| Written problem |
Retype part of the source text word for word, beginning at the words "B: Think I understand" and stopping after "of the Species.".

| Source text |
A: I went and read up on that case. They weren't simply asking to teach it in addition to Darwin, they wanted it to be a replacement for. It also appeared to be against a vast majority of the parents in that district.

Certainly don't think that is a good idea. That said, if the school district and the parents wanted both taught as "theories" and not as scientific law, they should be allowed to do so. Nothing wrong with Darwin believes x and uses y to support his theory, some Christians believe a and use b to support their theory, Hindus believe e and use f to support their theory. And so on...

Just gives kids an awareness of these types of things...Presentation would, of course, be the key which could be an opportunity for abuse just like anything else.

B: Think I understand your point quite well. Here is the problem as I see it:

Conflict between science and religion began well before Charles Darwin published Origin of the Species.

Evolution is not considered to be inconsistent with the religious beliefs of most Christians or Jews. Most mainline Protestant denominations, the Catholic Church, and many other religious faiths accept the teaching of evolution. The Pope even accepts the view of evolution! Religious theorists since St. Augustine espoused the separation of Church and State, which is written into our Constitution.

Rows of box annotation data

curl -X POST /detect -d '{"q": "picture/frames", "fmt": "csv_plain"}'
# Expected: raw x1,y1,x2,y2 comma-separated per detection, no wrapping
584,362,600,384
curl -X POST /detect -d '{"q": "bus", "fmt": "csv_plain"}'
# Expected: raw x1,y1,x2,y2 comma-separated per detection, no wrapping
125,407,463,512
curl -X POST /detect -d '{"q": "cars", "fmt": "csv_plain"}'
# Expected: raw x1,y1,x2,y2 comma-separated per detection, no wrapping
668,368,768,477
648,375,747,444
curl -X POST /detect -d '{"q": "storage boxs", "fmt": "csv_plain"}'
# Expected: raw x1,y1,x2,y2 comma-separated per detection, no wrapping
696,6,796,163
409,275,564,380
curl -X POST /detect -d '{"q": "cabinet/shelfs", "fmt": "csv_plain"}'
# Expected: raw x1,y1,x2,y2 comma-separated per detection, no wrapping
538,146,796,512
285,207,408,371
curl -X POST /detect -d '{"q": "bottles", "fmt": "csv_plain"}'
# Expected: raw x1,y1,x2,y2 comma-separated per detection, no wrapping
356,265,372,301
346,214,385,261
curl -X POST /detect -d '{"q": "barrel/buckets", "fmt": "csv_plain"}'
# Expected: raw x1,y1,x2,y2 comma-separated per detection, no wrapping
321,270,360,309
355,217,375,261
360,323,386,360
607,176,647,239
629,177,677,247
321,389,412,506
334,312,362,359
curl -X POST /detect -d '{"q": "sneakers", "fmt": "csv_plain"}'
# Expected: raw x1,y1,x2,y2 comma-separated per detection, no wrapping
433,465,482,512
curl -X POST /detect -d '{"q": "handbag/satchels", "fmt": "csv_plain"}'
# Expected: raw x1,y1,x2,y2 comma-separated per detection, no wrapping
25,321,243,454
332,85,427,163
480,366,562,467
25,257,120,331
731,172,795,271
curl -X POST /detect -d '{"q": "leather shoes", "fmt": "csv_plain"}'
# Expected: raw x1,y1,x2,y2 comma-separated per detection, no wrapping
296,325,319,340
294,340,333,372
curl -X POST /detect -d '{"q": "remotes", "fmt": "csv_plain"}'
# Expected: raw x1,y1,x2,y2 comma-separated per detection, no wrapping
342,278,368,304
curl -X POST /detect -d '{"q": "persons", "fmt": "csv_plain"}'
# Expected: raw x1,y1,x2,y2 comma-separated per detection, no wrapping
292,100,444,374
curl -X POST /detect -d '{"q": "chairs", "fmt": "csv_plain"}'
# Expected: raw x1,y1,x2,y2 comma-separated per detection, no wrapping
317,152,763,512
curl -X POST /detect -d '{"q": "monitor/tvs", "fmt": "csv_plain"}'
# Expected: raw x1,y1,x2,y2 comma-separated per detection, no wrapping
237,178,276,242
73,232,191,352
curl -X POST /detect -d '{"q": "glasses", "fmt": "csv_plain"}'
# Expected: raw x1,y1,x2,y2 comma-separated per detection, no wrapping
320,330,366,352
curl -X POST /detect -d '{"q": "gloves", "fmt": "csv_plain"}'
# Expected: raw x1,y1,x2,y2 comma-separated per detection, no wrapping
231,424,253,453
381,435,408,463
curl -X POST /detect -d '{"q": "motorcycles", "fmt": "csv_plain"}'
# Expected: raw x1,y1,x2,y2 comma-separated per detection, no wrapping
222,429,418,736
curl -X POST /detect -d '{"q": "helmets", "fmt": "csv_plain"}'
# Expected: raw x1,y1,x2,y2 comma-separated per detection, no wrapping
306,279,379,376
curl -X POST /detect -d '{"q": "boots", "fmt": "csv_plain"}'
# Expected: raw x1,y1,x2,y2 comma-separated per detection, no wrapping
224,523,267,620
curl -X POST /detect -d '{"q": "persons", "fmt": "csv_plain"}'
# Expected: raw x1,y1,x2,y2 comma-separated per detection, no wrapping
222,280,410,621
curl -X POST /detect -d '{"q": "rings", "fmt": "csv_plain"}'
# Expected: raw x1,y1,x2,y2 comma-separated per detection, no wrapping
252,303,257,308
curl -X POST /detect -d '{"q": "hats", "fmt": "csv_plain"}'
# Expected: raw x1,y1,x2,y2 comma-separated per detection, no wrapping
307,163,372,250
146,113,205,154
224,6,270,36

| Solution to this exercise |
B: Think I understand your point quite well. Here is the problem as I see it:

Conflict between science and religion began well before Charles Darwin published Origin of the Species.